Olho o mágico, o maratonista, o caído do Céu – que eu não o vi atravessar a estrada não senhor . Era um indivíduo de cerca de 20 anitos, tez muito escura, assim mais para o negro, cabelo curtinho, bem apresentado, camisola vermelha e calça de ganga. Parecia até lavadinho. Ora bolas!?!?!?!! Estava ele tão bem do outro lado da estrada, local onde a faca não incomodava nadinha e onde poderia ter continuado... que chatice.
E cadê os heróis??? Hã??? Sim, aqueles que também aparecem de surpresa, torcem o pulso enquanto dão um par de socos ao vilão, assim, sem sequer despentearem um cabelito que seja? Nem vê-los quando são precisos...
Segundos depois do ataque e do meu grito, já lhe dou o telemóvel, o meu companheiro de tantas horas. Faço questão de lhe passar o meu blusão de cabedal que transporto no braço esquerdo, ao mesmo tempo que torço delicadamente o tronco – por causa da faca que nem ouso tornar a olhar – e retiro a mala que transporto como mochila. Dizem que quando a esmola é grande o pobre desconfia e ele deveria ser muito pobresinho porque só quis o telemóvel. Incrédula vejo-o arrancar à bruta o auricolar e com desprezo mandá-lo ao chão.
- Não quero esta porcaria!
Então o anormal não saberá que as ondas electromagnéticas fazem mal ao nosso rico cérebro??? E não consegue imaginar quantos auricolares eu já adquiri para minimizar esses nefastos efeitos? Manda-me assim, sem cuidado algum, o meu querido auricolar para o chão? Parvalhão de todo o estronço. Quer fazer mal à sua saúde, que faça, mas seja mais delicado com as coisas dos outros, ora essa...
Vejo-o afastar-se a correr, em sentido contrário ao que eu tomava e dou comigo já virada na sua direcção, de braço esticado com a mala e o casaco pendurados. Terá levado a faca consigo ou ela ainda ali está, encostadinha a mim???

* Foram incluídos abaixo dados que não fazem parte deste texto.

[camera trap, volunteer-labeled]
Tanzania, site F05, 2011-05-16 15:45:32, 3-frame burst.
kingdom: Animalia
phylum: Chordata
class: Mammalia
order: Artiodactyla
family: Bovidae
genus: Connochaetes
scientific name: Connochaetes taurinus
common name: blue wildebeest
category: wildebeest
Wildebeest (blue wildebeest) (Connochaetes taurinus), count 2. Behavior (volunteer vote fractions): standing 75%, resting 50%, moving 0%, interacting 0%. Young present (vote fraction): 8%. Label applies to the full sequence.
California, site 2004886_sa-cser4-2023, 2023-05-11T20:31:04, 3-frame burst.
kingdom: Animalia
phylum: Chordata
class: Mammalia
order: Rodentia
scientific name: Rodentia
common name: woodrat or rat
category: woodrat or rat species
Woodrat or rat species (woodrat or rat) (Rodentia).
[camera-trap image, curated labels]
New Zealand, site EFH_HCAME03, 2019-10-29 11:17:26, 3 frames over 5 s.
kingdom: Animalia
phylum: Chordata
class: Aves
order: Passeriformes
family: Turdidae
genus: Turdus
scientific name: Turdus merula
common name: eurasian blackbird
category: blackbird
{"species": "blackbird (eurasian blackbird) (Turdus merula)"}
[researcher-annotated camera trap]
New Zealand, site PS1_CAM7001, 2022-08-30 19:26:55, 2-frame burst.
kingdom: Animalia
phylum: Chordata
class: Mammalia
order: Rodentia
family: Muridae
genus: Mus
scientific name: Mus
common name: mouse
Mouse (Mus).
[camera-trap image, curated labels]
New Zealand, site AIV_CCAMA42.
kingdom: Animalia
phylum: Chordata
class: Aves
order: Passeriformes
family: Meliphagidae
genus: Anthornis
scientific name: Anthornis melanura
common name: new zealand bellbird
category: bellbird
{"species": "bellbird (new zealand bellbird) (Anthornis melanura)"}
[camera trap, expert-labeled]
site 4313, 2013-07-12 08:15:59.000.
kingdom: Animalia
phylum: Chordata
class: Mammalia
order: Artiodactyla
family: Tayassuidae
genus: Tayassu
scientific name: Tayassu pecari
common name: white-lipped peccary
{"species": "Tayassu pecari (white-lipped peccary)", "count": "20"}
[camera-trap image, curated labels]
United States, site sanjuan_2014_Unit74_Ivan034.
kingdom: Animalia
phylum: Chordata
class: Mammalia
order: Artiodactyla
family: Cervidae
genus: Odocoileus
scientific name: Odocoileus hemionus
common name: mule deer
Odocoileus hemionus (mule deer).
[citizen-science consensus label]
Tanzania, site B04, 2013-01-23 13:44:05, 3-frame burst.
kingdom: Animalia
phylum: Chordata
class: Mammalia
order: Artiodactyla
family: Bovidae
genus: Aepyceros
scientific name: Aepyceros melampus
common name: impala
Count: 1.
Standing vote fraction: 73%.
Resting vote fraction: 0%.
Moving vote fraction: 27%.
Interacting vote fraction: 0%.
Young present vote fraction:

Breves milésimos de segundo para perceber a impossibilidade, breves milésimos de segundos para me baixar a apanhar o que restava do telemóvel – o auricolar - breves milésimos de segundo para o ver olhar para trás, na minha direcção e perceber a sua hesitação. Ter-se-à arrependido?? A voz do meu outro eu a surgir de novo: “- Não posso tirar uns numerozitos?” tipo último desejo antes de subir ao cadafalso, de forma suplicante... “- Vá lá... só uns numerozitos”. Calo a voz que não reconheço minha enquanto o vejo mudar de semblante, incrédulo. Bem feita... pelo menos surpreendi-o. Ora essa... mereceu. Logo retoma a correria, já sem olhar.
Caio em mim, olho bem a blusa justa ao corpo e não encontro furo algum, nem mancha de sangue... aperto o blusão e a mala contra o estômago, e retomo a minha marcha.
Ahhhhh preciso dizer que o meu filho e dois amigos estavam em casa e, depois de tomarem conhecimento do sucedido, saltaram do sofá (o que nem sempre é fácil) e numa correria desenfreada – indo o meu filho com um taco de baseball – palmilharam com persistência as ruelas fora do bairro. Encontraram-no cerca de cinco telefonemas para Cabo Verde depois. Sacaram-lhe o telemóvel e ainda teve direito a uma basebolada, tendo-se esgueirado com gritos que não terá identificado como seus. Tenho disso experiência e certezinha absoluta.
Afinal os meus heróis tardam, mas não falham.